Requirements:
In the interview excerpt about measuring the particle's mass, what mistake did Neddermeyer later find in the calculations?

Text excerpt:
-- begin --
The question comes up, though, how this was treated. For example, wasn't the phrase "Mu mesin” used or "Mu mesitron, and that is a particle which is — a question of the lifetime of the particle itself new? and if it's mu maybe it doesn't show these effects. Was that something that was introduced during the period? I wonder if I remember the term that was used.

Neddermeyer:

Well, the trouble is of course that we ourselves did not really recognize the full significance of these things by any means.

Weiner:

But the major problem, once you published the paper, was to really determine the mass, wasn't it? This was the kind of work that you followed up then.

Neddermeyer:

Of course, there's one thing. You see, in One of Anderson's earliest photographs of 1941, there was a track that appeared, highly curved track, very heavily ionized, that couldn't be a proton, couldn't like be an electron, so in a sense just that one picture, the positron, Anderson could have written a paper in 1931 suggesting the existence of particles of a mass of only 200 electron masses. So they go through all this hocus pocus and folderol, through the radiative losses. Then later, I did this experiment with the counter inside of the cloud chamber, to look for particles that ended inside the cloud chamber, and finally got this interesting track where a particle actually went through the counter and did stop at the chamber, and I was able then to make that mass estimate. I made an estimate of 235, and then added all the errors in as bad a way as I could, and estimated 220 it was, plus or minus 35, the mass. I later discovered I'd made a slight mistake in my calculations, and actually the mass I would have given was closer to something like 206, you know -– of course with considerable uncertainties.

Weiner:

But that was the case with the thickness of the glass of the counter?

Neddermeyer:

No, it was that I didn't use quite correct range energy relations. I think a recalculation of that would give much more value to the mass, pretty close to the actual value. another of those things.

Weiner:

That was published in '38, I guess, the mass. But that's just By this time, once your paper was published and the Street and Stevenson thing was out, how long a period was there before it became quite clear to everyone that this was the Yuaawa particle, because that's what people felt anyway? Was the interpretation agreed by that time?
-- end --
Extracted information:
-- begin --
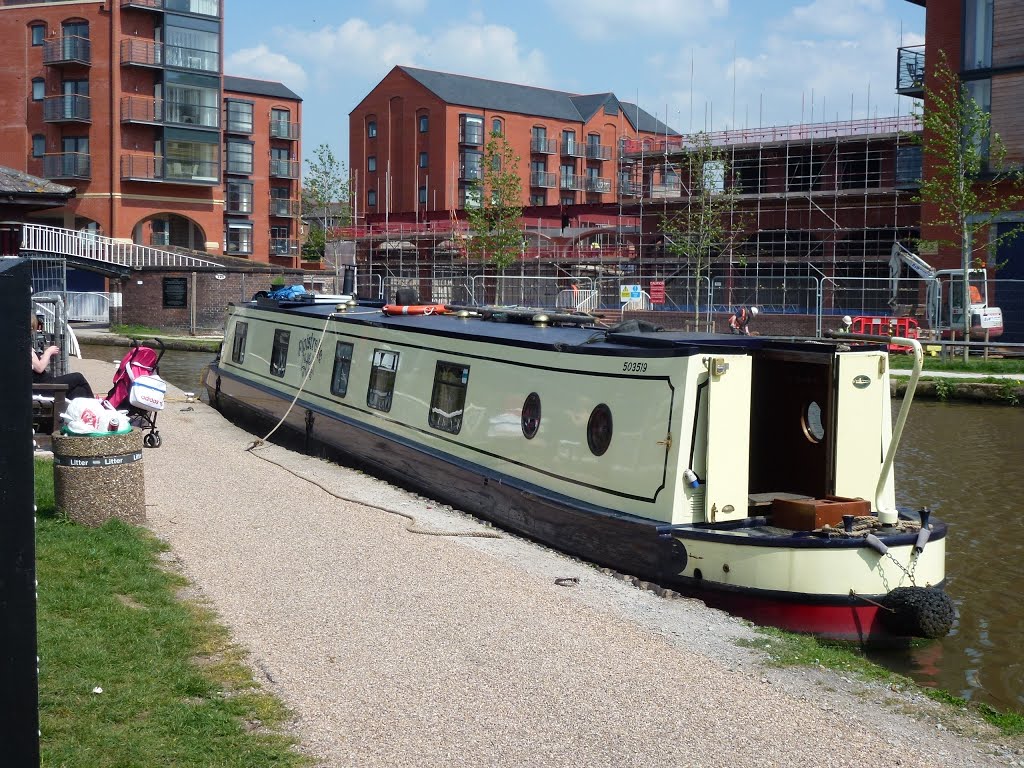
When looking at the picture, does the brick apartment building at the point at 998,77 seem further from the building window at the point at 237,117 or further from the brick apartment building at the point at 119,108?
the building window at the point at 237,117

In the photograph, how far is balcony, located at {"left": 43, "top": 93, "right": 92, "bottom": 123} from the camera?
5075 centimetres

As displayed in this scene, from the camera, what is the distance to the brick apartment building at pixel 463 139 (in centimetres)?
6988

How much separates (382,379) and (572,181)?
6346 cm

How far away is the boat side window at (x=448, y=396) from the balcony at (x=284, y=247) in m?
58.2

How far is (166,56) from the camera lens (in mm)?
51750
-- end --
-- begin --
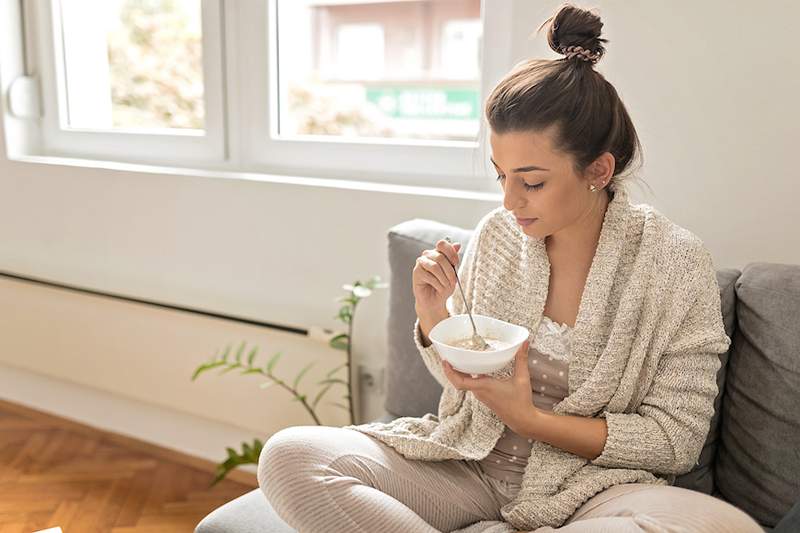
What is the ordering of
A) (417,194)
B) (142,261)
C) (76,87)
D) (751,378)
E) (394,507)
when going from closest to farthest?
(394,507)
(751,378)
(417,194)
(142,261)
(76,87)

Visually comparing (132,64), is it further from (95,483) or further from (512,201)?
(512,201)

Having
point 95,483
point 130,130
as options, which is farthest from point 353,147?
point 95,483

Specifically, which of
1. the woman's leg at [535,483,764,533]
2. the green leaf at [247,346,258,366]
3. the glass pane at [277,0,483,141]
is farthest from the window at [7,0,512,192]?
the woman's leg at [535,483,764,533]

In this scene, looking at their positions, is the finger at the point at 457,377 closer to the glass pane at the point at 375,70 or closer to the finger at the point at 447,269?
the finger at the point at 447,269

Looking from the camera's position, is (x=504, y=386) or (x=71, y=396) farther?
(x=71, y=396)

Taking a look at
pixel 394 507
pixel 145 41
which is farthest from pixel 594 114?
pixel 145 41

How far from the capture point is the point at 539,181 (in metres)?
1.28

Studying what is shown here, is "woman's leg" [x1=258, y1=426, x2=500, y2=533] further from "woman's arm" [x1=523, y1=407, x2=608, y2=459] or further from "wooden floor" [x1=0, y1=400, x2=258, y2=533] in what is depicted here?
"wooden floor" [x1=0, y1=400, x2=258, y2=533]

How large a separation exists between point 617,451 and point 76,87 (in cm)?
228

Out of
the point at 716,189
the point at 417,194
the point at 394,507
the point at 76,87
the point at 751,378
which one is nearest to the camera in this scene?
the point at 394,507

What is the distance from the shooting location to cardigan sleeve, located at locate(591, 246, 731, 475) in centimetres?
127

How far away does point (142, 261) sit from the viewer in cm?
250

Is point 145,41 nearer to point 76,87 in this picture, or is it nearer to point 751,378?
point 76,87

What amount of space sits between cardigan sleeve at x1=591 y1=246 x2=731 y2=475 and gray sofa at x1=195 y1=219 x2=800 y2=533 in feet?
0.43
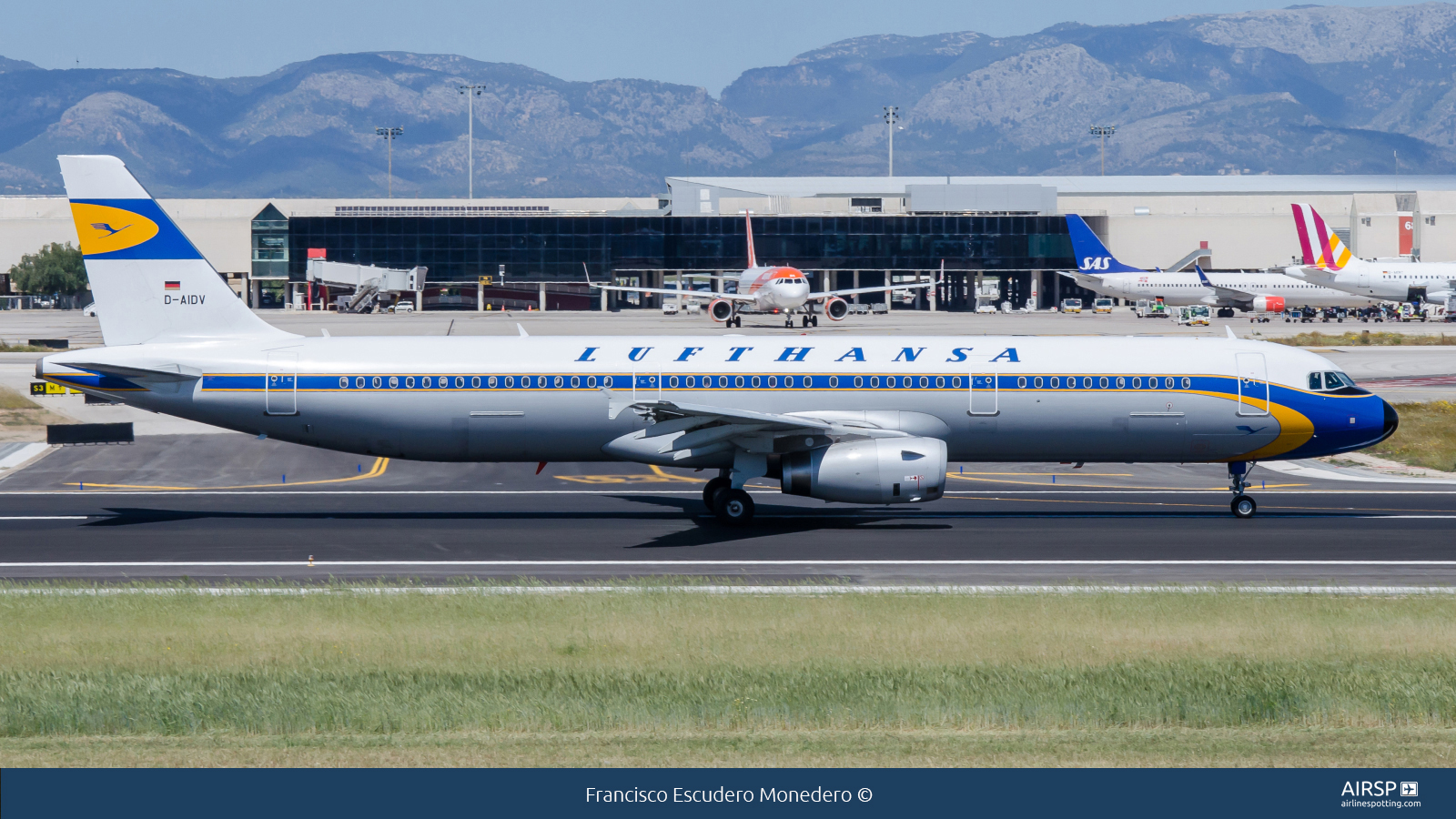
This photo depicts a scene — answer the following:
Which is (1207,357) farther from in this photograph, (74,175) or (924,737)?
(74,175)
-- end --
Task answer:
The range-energy relations used were not quite correct.